Chapter 10: Designing Effective Security Dashboards
A ‘Dashboard is not an Automobile’. Chapter 10 is about creating effective InfoSec Dashboards. The chapter introduces you to bullet graphs (a creation of Stephen Few) as a much saner and efficient alternative to Gauges and dials. You also see examples of other interesting dashboard visualizations like Sparklines. The authors have some good advice about things to do and don’t when designing dashboards.
Next the authors deal with a concrete example of conveying and managing security via Dashboards. The authors stress on the simple and yet extremely effective bar charts, and bullet graphs, as opposed to fancier but confusing UI elements like 3D charts, pie charts etc. To illustrate this point the authors have provided a couple of Dashboard makeover examples.
Finally the authors talk about designing dashboards for InfoSec. Stressing on two simple questions a) What is going on ? & b) So what ?, the authors explain what should and what should not be presented on an InfoSec Dashboard and how most effectively to present it.
Chapter 11: Building Interactive Security Visualizations
Chapter 12: Moving Towards Data-Driven Security
The authors provide their own advice for InfoSec research based on their experience and acumen in Chapter 12. They recommend ‘panning for gold’ rather than ‘drilling for oil’; that is to say not getting bogged down on a specific focus but explore the data and then focus on the questions you want to ask. They offer practical advice on various roles one can play in the InfoSec domain ranging from the Hacker, Coder, Data Munger, Visualizer, Thinker, Statistician to Security Domain Expert. For each role they provide a list of resources to sharpen your skill sets. Lastly they offer tips on moving your entire organization towards data-driven security and building security data teams.

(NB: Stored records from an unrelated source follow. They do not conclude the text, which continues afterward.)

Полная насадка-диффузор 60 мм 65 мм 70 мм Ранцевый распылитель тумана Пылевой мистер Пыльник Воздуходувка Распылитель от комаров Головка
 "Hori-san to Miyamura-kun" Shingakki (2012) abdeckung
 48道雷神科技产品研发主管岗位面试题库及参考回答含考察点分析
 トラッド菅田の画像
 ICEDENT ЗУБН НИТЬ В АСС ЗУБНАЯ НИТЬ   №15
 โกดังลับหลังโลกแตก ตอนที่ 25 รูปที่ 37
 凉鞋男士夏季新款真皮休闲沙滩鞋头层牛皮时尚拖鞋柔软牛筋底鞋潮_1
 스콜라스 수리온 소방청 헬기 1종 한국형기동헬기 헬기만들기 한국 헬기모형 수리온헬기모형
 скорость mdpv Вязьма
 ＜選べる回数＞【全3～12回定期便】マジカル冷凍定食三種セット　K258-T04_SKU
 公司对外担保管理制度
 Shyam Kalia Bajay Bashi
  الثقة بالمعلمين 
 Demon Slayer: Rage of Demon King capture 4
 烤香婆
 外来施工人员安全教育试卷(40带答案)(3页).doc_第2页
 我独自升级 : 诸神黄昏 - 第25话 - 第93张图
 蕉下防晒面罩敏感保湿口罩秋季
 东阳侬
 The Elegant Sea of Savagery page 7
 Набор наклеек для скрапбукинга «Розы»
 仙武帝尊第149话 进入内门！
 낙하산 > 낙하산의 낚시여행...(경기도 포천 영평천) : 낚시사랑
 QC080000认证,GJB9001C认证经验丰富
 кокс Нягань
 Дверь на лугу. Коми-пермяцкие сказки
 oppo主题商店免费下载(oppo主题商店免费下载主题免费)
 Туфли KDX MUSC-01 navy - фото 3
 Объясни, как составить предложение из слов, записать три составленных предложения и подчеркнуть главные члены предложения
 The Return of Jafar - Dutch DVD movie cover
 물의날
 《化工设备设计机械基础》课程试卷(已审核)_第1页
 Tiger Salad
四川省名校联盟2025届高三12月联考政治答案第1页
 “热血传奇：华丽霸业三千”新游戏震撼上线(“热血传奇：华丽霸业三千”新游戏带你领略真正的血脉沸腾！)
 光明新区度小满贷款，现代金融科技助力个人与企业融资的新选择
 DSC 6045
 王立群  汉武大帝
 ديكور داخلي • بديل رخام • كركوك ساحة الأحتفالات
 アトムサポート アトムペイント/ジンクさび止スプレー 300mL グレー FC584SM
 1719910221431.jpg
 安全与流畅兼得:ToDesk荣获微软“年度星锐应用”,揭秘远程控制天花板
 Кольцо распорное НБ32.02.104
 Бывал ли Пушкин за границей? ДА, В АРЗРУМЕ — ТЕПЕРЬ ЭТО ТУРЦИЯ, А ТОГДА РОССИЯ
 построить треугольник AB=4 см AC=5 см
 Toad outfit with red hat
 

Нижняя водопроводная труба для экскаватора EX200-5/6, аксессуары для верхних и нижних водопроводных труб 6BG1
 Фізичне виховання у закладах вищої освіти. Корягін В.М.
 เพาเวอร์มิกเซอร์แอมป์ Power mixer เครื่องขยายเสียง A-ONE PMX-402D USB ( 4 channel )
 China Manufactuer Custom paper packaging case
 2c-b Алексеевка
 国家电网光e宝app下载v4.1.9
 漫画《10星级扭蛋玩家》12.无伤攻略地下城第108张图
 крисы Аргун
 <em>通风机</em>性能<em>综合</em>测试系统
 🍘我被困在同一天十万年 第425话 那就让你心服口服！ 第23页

Appendix A provides a vast list of web links. From Data Cleansing, Analytics and Visualization tools, to aggregation sites and blogs to follow. There is a ton of material worth checking out and bookmarking here.
Conclusion and Other thoughts
So how do I rate this book ? This is a rather difficult question considering that nothing like this has ever been attempted before. Sure there are plenty of books about traditional InfoSec research and tools, and there are even more books on Statistics, and Machine Learning, and Visualization, not to mention gazillions of books on Programming/Coding. But a book that touches all 3 aspects of Data Science is indeed very rare.
Having said that I like this book very much, it covers every aspect of Data Science with a focus on InfoSec in just enough detail to give it justice. The code samples are great but more important is the very serious advice the authors have to offer (albeit in a lighter tone). This book is by no means a small achievement, not only in InfoSec books but Data Science books as well. I don’t see any reason why this books should not be in your collection if you deal with InfoSec and/or Data Science. Even if your domain is not InfoSec but if you are interested in Data Science I would still highly recommend this book as it will show you how to make Data Science work for your domain using InfoSec as an example.